Jens Eisert, Klaus-Robert Müller
Jens Eisert (FU), Frederik Wilde (FU), Klaus-Robert Müller (TU)
01.03.2019 – 28.02.2022
One of the core tools used and developed in MATH+ is that of machine learning. This project suggests a concerted research program in a highly promising and novel kind of machine learning, that of quantum machine learning, in several flavors. Emphasis is on mathematical and conceptual method development, coordinated and in collaboration with other machine learning efforts in MATH+, taking a rigorous perspective. Results along these line of thought are improved quantum stochastic gradient methods with full recovery guarantees. However, a range of applications, ranging from communication technology to condensed-matter physics, will be explored as well.
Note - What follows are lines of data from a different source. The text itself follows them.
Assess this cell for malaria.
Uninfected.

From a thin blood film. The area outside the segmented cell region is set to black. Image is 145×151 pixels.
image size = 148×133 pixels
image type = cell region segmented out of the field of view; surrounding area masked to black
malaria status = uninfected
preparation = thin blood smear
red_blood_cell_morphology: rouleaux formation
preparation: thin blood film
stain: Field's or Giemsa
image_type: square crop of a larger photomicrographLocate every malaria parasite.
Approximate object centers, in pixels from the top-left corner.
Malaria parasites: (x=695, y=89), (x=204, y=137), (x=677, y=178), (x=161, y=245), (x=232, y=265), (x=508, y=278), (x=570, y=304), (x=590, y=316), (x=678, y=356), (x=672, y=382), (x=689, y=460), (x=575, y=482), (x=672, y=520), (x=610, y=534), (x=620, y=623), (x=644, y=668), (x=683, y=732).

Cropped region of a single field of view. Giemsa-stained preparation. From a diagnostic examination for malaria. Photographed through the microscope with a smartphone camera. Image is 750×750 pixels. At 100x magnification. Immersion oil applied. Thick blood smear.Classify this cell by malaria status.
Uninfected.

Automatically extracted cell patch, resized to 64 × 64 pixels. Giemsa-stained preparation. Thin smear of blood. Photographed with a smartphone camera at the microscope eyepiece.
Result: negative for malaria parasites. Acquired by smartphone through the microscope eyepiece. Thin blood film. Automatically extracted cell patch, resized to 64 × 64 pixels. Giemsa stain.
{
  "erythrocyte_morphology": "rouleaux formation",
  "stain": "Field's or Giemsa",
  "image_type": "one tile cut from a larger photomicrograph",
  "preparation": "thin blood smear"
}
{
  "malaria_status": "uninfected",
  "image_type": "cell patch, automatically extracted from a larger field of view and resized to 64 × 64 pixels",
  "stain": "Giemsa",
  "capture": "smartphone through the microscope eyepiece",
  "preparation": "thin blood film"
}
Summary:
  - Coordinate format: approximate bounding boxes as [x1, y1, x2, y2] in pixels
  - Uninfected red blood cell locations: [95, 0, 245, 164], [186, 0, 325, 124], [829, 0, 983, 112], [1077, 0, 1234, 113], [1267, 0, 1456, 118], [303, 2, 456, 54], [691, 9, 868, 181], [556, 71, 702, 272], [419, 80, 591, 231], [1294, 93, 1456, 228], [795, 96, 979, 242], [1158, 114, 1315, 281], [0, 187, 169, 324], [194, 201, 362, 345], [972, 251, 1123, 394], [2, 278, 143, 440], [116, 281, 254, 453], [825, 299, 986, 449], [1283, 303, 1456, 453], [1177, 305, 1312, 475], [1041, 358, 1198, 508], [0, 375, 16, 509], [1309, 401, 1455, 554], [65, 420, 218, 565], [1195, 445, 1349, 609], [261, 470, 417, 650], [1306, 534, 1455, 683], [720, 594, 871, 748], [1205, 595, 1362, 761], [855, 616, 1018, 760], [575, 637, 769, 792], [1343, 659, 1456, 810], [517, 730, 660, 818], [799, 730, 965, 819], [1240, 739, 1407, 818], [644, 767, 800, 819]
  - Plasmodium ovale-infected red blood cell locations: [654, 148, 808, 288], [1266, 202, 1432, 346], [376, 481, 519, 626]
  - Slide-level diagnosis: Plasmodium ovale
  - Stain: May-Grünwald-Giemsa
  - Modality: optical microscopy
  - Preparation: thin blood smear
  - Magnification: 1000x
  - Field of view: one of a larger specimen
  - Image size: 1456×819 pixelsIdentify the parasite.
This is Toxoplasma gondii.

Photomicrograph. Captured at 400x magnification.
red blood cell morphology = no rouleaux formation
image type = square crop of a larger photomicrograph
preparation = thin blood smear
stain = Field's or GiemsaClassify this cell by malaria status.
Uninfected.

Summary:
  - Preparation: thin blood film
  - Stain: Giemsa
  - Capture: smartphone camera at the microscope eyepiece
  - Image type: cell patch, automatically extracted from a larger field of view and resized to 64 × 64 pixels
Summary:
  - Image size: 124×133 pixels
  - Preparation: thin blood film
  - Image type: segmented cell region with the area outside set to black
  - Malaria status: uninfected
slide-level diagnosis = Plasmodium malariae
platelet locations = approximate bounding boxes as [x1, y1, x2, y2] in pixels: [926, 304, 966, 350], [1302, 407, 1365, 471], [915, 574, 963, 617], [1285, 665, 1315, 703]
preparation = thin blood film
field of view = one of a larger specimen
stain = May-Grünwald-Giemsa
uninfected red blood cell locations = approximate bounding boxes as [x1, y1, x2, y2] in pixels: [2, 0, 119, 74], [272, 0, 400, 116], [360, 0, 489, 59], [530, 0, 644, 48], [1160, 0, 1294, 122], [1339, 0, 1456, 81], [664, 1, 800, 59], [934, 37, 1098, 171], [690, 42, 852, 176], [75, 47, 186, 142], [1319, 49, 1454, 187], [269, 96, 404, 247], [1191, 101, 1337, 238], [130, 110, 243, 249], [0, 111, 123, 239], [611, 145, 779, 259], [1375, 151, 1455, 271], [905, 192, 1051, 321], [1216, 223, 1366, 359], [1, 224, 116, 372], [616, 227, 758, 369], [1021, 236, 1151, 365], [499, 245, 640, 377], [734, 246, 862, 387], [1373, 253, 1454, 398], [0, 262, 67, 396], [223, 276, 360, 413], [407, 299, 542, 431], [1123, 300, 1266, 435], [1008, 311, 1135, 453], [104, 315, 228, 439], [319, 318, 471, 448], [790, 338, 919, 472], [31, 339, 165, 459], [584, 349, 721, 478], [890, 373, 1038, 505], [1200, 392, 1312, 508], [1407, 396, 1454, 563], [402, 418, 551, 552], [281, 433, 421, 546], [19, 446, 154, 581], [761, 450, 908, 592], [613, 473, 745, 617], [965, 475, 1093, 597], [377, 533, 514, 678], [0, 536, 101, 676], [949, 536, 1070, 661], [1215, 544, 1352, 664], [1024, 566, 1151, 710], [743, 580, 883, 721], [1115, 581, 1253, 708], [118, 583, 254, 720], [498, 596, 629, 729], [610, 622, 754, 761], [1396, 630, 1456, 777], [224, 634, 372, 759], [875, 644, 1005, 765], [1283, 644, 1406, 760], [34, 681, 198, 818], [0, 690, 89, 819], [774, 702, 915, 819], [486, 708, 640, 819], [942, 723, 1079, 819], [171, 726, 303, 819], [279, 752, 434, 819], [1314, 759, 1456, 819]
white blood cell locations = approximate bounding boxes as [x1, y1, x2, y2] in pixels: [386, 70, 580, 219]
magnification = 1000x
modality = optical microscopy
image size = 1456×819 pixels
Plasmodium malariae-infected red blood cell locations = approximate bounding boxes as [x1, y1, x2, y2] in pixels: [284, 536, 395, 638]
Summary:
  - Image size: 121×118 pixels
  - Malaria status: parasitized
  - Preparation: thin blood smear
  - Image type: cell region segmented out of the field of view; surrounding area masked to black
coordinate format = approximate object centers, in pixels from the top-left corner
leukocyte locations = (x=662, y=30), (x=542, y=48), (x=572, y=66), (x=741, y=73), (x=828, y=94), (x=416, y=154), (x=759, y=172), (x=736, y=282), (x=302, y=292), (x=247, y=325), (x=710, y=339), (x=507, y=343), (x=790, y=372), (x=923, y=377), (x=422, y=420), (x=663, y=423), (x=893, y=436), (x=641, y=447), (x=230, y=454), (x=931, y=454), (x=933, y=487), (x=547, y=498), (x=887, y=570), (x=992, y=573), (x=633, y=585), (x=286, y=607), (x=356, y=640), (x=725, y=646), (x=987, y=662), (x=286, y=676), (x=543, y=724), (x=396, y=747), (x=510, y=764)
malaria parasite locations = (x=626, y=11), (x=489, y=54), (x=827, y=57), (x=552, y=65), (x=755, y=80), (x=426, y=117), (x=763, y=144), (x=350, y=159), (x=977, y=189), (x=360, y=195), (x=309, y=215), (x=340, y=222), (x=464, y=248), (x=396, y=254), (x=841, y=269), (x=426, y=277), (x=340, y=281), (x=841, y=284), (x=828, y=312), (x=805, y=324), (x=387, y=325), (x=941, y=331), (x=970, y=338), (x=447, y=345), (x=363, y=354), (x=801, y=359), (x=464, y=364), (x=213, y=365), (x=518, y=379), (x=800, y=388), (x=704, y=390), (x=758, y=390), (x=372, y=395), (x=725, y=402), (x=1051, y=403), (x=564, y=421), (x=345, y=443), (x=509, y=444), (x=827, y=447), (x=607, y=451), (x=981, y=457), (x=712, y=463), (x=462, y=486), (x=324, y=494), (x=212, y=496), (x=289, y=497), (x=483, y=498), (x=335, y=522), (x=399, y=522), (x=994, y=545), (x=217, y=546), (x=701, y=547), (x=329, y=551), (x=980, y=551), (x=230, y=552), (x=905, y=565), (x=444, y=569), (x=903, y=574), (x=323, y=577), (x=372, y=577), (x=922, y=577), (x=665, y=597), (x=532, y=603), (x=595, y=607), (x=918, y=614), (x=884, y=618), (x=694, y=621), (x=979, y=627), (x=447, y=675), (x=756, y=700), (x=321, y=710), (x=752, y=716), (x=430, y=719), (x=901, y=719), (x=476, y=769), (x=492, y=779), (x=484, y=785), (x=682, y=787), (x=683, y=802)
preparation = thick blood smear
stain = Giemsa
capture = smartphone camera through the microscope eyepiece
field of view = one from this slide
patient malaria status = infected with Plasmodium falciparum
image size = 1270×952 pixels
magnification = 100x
qradient – An open source package in Python which allows the efficient computation of gradients of parametrized quantum circuits by the parameter shift rule. This has been used for the numerical simulations in our paper “Stochastic gradient descent for hybrid quantum-classical optimization”.
The three realms of quantum machine learning are classical data processed with quantum algorithms (CQ), classical models applied to quantum data (QC), and lastly quantum algorithms on quantum data (QQ).
This work shows how stochastic gradients based on single-shot measurements can be transferred to the quantum regime to improve variational quantum algorithms and notions of quantum-enhanced machine learning, equipped with fully rigorous recovery guarantees. This image shows the reduction in energy as more and more gradient-based optimization steps are performed. Scaled by the resource requirements per gradient step (lower panel) it becomes clear that fewer measurements (or shots) can accelerate this process, despite the increased stochasticity.
Work done in this project clarifies the precise expressive power of tensor networks – as they originate from the context of the description of quantum systems – in probabilistic modelling. The surprise is that seemingly similar tensor network structures can have unbounded separations in their expressive power to capture probability distributions in the system size.